Keep images out and repeat all data exactly.

══════

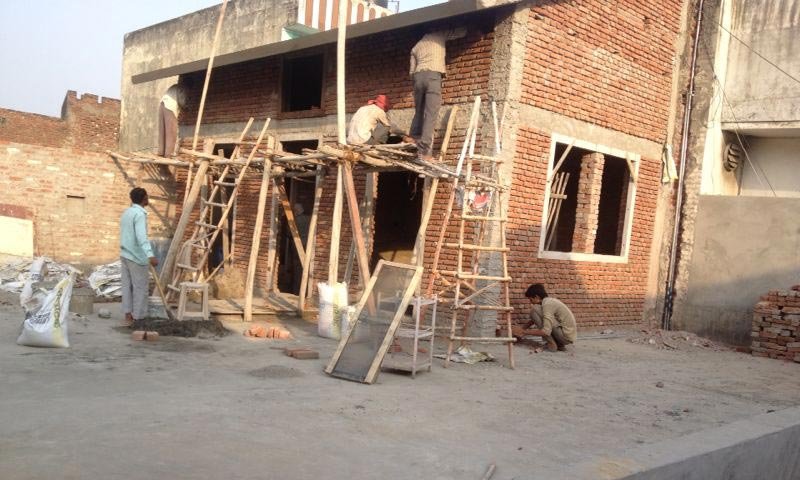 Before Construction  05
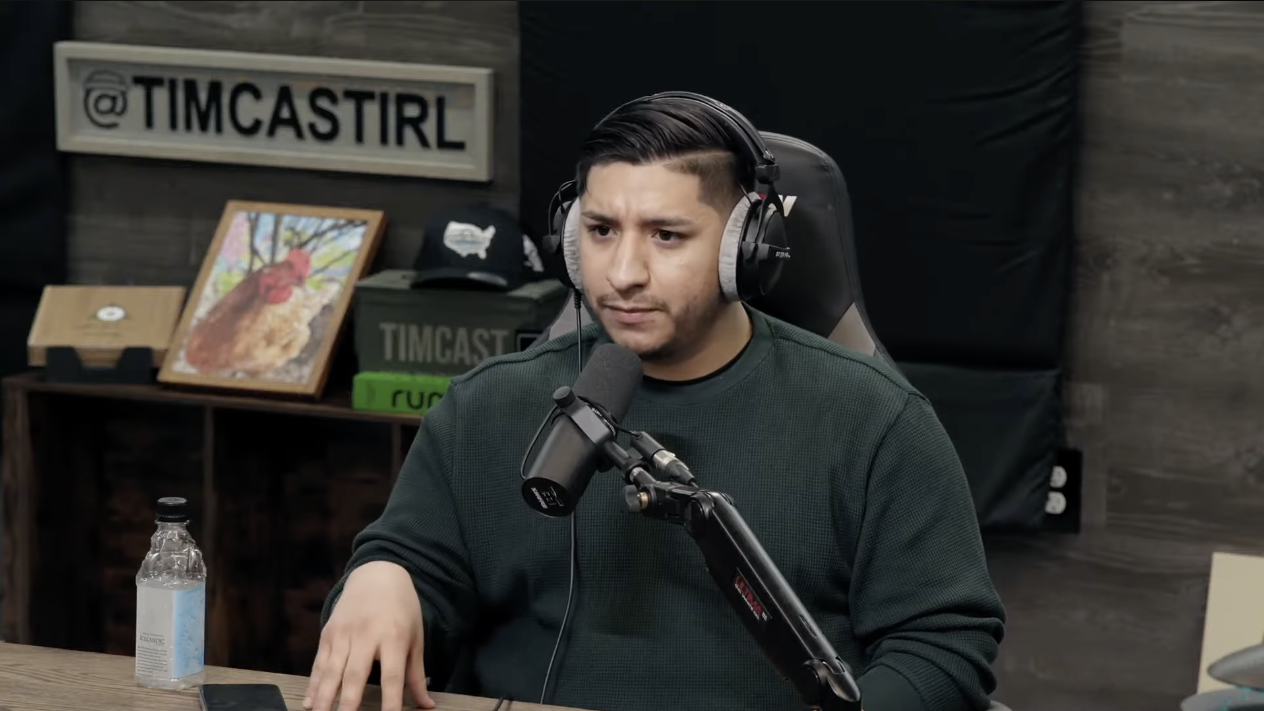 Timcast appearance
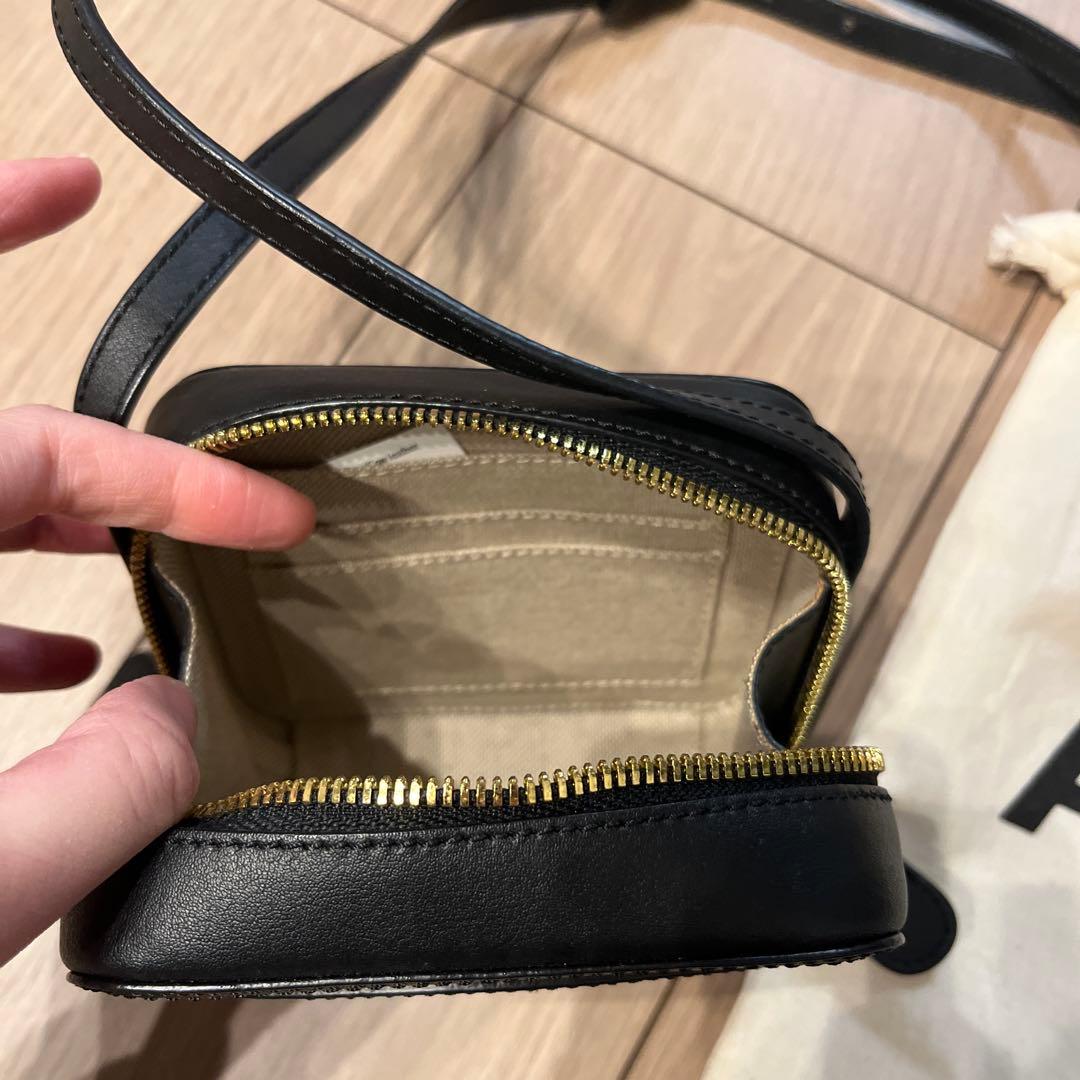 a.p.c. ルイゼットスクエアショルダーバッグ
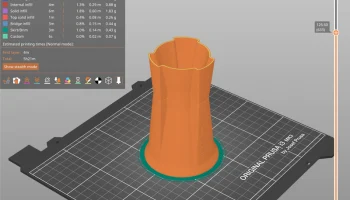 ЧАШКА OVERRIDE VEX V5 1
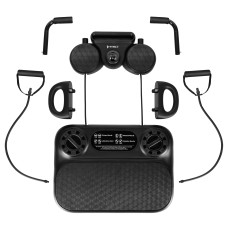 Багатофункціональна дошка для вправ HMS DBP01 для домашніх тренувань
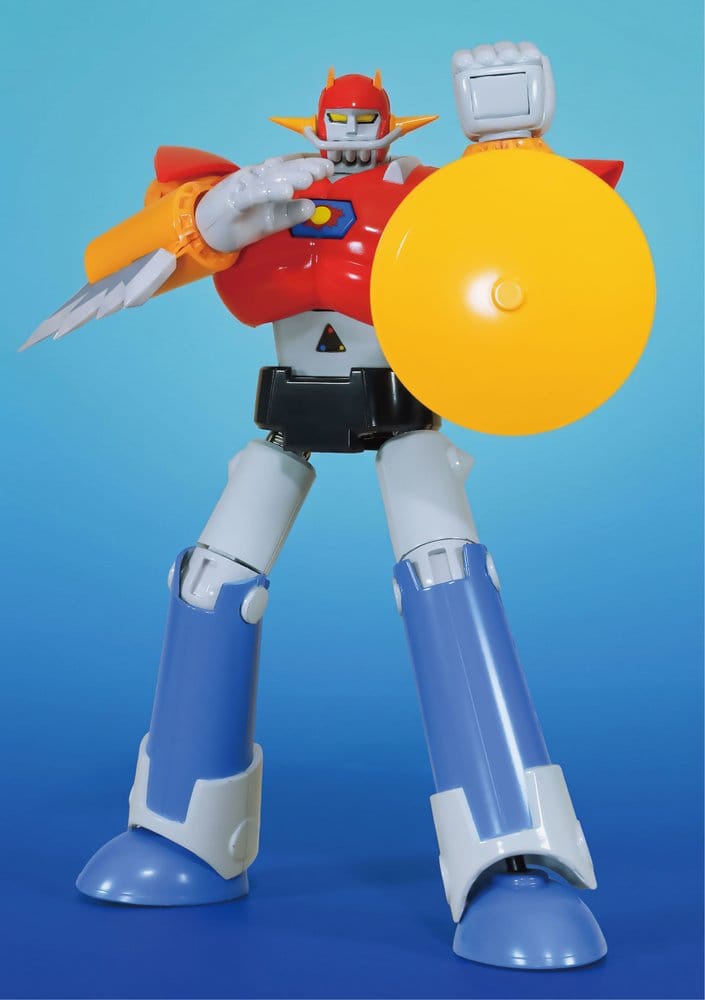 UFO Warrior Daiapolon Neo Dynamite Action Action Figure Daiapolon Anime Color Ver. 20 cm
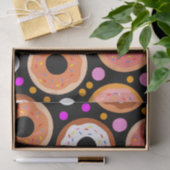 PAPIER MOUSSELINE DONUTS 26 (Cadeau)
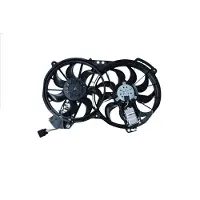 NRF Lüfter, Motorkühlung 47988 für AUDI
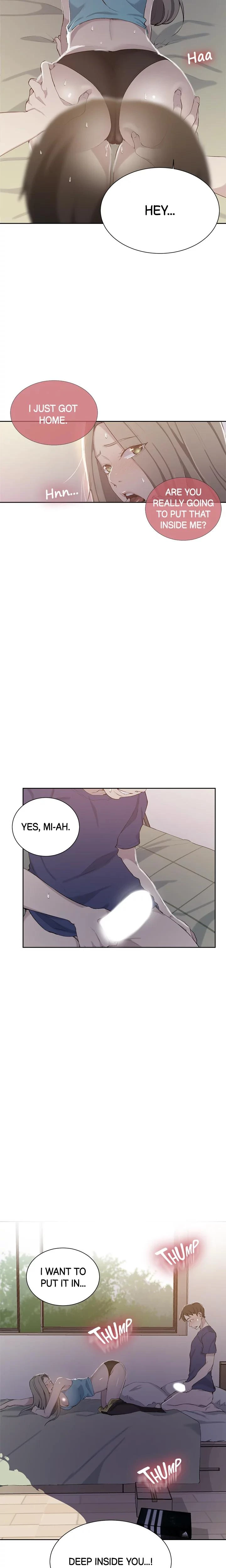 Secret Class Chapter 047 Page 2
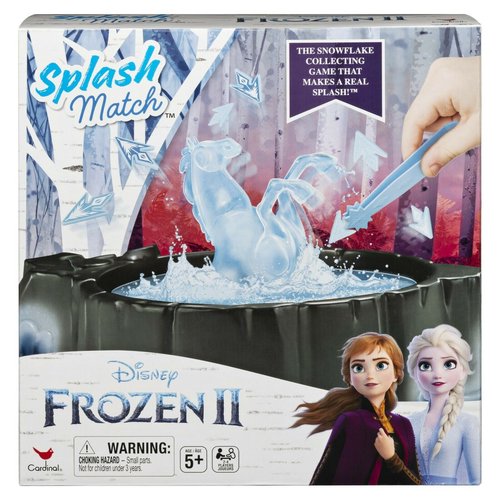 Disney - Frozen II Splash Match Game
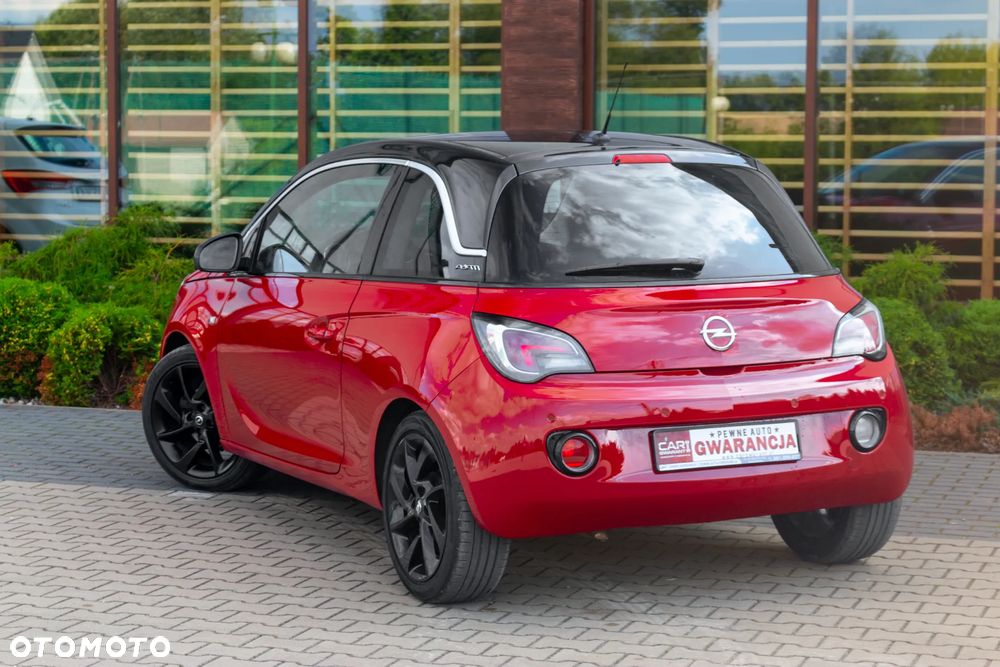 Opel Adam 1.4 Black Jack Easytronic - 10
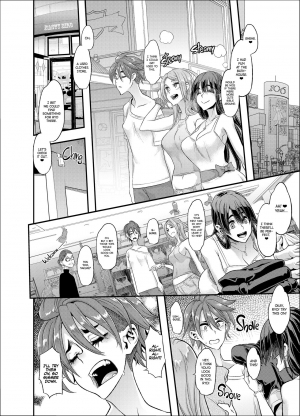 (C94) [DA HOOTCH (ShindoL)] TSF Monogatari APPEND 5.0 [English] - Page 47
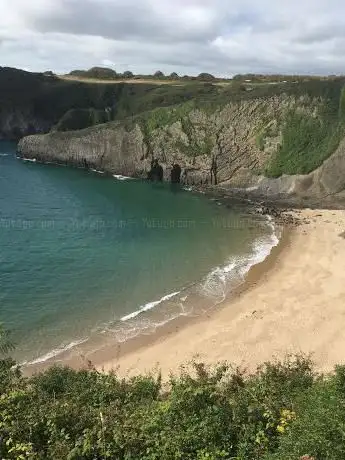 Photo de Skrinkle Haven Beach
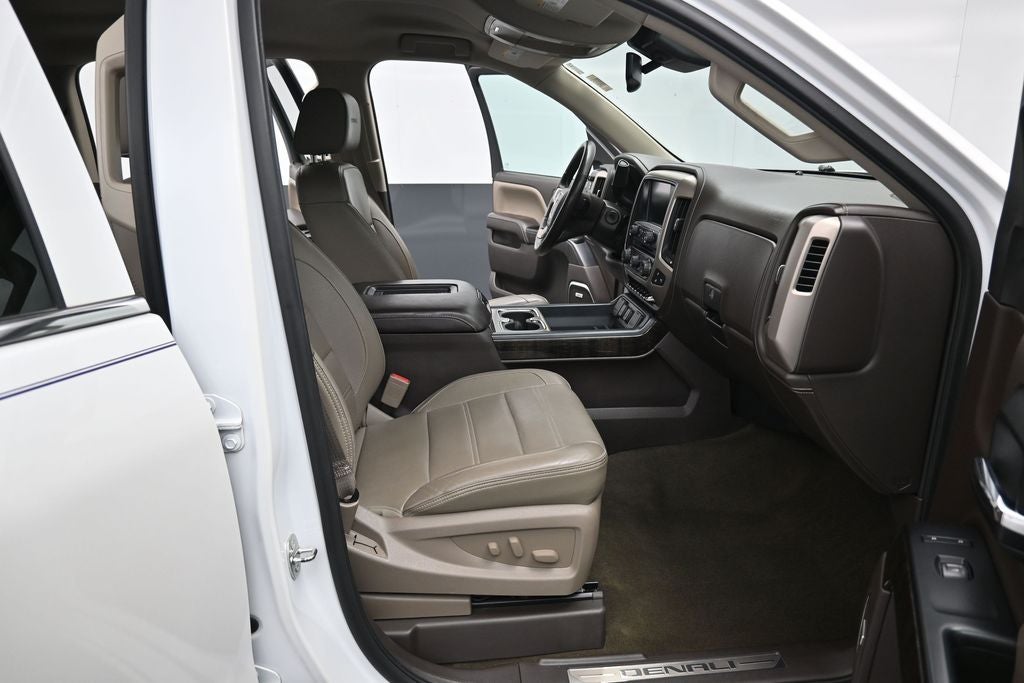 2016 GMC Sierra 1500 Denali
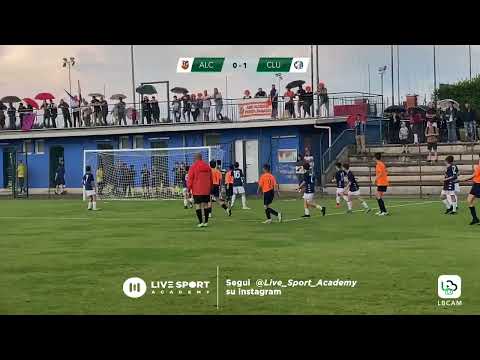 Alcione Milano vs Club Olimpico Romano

══════

— SOLVED PROBLEM —
 Before Construction  05
 Timcast appearance
 a.p.c. ルイゼットスクエアショルダーバッグ
 ЧАШКА OVERRIDE VEX V5 1
 Багатофункціональна дошка для вправ HMS DBP01 для домашніх тренувань
 UFO Warrior Daiapolon Neo Dynamite Action Action Figure Daiapolon Anime Color Ver. 20 cm
 PAPIER MOUSSELINE DONUTS 26 (Cadeau)
 NRF Lüfter, Motorkühlung 47988 für AUDI
 Secret Class Chapter 047 Page 2
 Disney - Frozen II Splash Match Game
 Opel Adam 1.4 Black Jack Easytronic - 10
 (C94) [DA HOOTCH (ShindoL)] TSF Monogatari APPEND 5.0 [English] - Page 47
 Photo de Skrinkle Haven Beach
 2016 GMC Sierra 1500 Denali
 Alcione Milano vs Club Olimpico Romano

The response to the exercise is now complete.